本案例适合应用统计,数据科学,电商专业
K均值对客户进行分类的案例都做烂了......但我认为这个案例还是有一定的价值的,使用了pca,还有轮廓系数寻找最优的聚类个数。
下面来看看
代码准备
导入包
import numpy as np
import pandas as pd
import matplotlib.pyplot as plt
import seaborn as sns
pd.set_option('display.max_columns', None)
读取客户的特征数据,就是每个客户买不同种类的商品的消费金融
category_spends = pd.read_csv("category_spends_sample.csv")
category_spends.fillna(0, inplace=True)
print(category_spends.shape)
category_spends.head()
可以看到总共有3000个客户,
下面把这3000客户的消费记录都读取进来
baskets_sample = pd.read_csv("baskets_sample.csv")
baskets_sample.fillna(0, inplace=True)
print(baskets_sample.shape)
baskets_sample.head()
可以看到这3000个客户有19w的消费记录。
查看一下是不是3000个客户
baskets_sample['customer_number'].unique().shape
没问题。
然后我们需要构建一个特征,表示客户的最近一次消费的时间,就是FRM模型里面的R,
recent =baskets_sample.groupby('customer_number').agg({'purchase_time': 'max'})
recent['purchase_time']= pd.to_datetime(recent['purchase_time'])
recent.head()
然后处理一下
recent=recent.assign(recency=pd.to_datetime('2007-08-31 21:55:00')-recent['purchase_time'])
recent = recent.reset_index()[['customer_number','recency']]
recent['recency']=recent['recency']/pd.Timedelta(days=1) #变成天
recent = recent.drop_duplicates()
recent.head()
这样客户就多了Recency这个特征,然后再读取一个顾客消费金融的数据集
customers_sample = pd.read_csv('customers_sample.csv')
customers_sample.fillna(0, inplace=True)
print(customers_sample.shape)
customers_sample.head()
就是每个客户的一些特征。
总之上面的事情都是在提取客户的特征。把这些特征进行合并
data =pd.merge(category_spends, customers_sample, on='customer_number')
data=pd.merge(data, recent, on='customer_number')
customer_ID=data['customer_number']
data.drop(['customer_number'], axis = 1, inplace = True)
data.head()
然后下面对这些特征进行可视化
可视化图
data.hist(grid=False,figsize =(16,10))
plt.tight_layout()
plt.show()
相关性热力图
plt.figure(figsize=(18,18),dpi=128)
sns.heatmap(data.corr(), cmap="Oranges",annot=True)
plt.xticks(range(len(data.columns)), data.columns);
plt.yticks(range(len(data.columns)), data.columns);
plt.show()
删除一些不用的特征
data.drop(['average_spend','average_quantity','total_quantity'], axis = 1, inplace = True)
直方图
logged_data = np.log(data+1)
logged_data.columns = data.columns
logged_data.hist(grid=False, figsize=(15,13))
plt.show()
PCA主成分
进行pca降维
from sklearn.decomposition import PCA
pca = PCA()
pca.fit(logged_data)
print(data.columns)
print(len(data.columns))

| 数据摘录 |
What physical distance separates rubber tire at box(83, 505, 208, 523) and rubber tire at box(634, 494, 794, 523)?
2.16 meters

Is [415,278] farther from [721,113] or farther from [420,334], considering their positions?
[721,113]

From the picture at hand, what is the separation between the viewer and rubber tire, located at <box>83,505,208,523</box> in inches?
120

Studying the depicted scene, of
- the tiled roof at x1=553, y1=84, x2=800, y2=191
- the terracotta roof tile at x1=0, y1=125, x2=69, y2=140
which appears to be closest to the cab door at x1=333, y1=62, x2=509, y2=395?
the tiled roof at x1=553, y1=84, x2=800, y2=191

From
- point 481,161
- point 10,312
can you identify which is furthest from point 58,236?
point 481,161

| 任务要求 |
1: 根据客户聚类教程回答:
(a) 客户特征数据中总共有多少个客户?
(b) 这些客户共有多少条消费记录?
(c) 绘制相关性热力图之后,删除了哪三个特征?
2: 将客户聚类教程中从“print(customers_sample.shape)”开始、到“data=pd.merge(data, recent, on='customer_number')”结束的部分重写一遍,其中的“customers_sample”一律换成“customer_info”。
3: 客户聚类教程在读入消费记录后,对customer_number列取唯一值并查看其形状,这一步是为了什么?请用一到三句话说明。
这些条目是另外附上的材料,与客户聚类教程互不相干。

| 逐项结果 |
1:
(a) 3000个。
(b) 19万条。
(c) average_spend、average_quantity和total_quantity。

2:
print(customer_info.shape)
customer_info.head()
就是每个客户的一些特征。
总之上面的事情都是在提取客户的特征。把这些特征进行合并
data =pd.merge(category_spends, customer_info, on='customer_number')
data=pd.merge(data, recent, on='customer_number')

3: 这一步是为了确认消费记录里的客户是不是3000个。结果显示没有问题。